More than likely there was no single "Great Flood," that started all the different flood myths. Human settlements grew up around river basins (the Tigris, Euphrates, Nile, then Yangtze  in China, and many more). These rivers often flooded, killing many people and starting a myth. This is why flood myths show up in most religions.
	
		
	
	
		
		
			What's the difference between thinking there was an ark and there wasn't one?  Do you have evidence either way?  There WAS a large flood in the area due to a large natural dam break around what is now the Strait of Gibraltar, and nearly every culture in that area of the world has an ancient tale of a "flood" and how "someone saved a great deal by building a large boat."  While I don't think anyone seriously believes that every animal in the world was taken 2 by 2 onto the ark, it is reasonable to say that there may have been a farm village that saved all of it's animals in this method- hence the story.  Time and exaggeration probably made the legend to what it is today.
 
People with that spiteful "IF IT'S IN THE BIBLE IT'S HOGWASH" attitudes are just as annoying as the literal translation bible thumpers.  There's a lot of history in the bible, and it can be used as a tool to uncover our past.
		
		
	 
The thing is, the myths often get transmitted to other cultures. The Sumerian empire, which had a boat in its myth, predates every single other culture that has a big boat in its mythology. The Jewish flood myth is almost certainly just taken from the Sumerian myth. Not a different account, but later jewish scribes just writing down the myth that first was written down by sumerian scribes.

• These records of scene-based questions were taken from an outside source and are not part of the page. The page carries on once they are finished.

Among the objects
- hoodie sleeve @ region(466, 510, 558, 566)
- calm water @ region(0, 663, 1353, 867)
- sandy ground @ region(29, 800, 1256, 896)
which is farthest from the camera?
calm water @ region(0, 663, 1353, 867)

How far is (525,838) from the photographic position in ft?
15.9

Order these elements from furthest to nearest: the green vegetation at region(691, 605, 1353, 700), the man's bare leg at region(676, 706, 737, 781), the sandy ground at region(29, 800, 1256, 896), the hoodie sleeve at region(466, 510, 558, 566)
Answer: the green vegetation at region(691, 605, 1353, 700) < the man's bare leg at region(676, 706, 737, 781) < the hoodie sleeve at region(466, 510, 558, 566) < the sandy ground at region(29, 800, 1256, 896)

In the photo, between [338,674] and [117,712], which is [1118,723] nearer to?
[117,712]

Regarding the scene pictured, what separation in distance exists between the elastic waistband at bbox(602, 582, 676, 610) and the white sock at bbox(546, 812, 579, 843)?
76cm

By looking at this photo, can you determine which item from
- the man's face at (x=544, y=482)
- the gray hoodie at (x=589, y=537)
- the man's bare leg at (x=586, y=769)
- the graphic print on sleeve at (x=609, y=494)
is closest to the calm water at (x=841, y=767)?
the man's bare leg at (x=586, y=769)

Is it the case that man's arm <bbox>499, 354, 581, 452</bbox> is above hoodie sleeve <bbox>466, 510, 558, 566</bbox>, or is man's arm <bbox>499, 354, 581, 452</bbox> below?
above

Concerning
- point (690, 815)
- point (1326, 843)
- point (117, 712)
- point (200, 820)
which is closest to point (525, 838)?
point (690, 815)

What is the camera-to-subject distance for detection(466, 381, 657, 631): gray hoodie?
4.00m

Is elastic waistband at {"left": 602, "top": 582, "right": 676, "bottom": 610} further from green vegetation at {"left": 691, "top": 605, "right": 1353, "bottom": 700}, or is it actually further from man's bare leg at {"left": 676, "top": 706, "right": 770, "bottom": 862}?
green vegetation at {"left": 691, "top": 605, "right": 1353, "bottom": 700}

And just because there was a story about a boat first written down in Sumeria a couple thousand years ago doesn't mean there actually was a boat. More than likely, there was a really fucked up flood on the Tigris and the boat story was added later. That's what happens with these myths. They're mostly embellished.
Oh, and your idea about the gibralter flood is silly. That event occured 5.4 million years ago. 
http://www.sciencenews.org/view/gen...e_filled_Mediterranean_in_less_than_two_years 
Humans didn't even exist when it happened.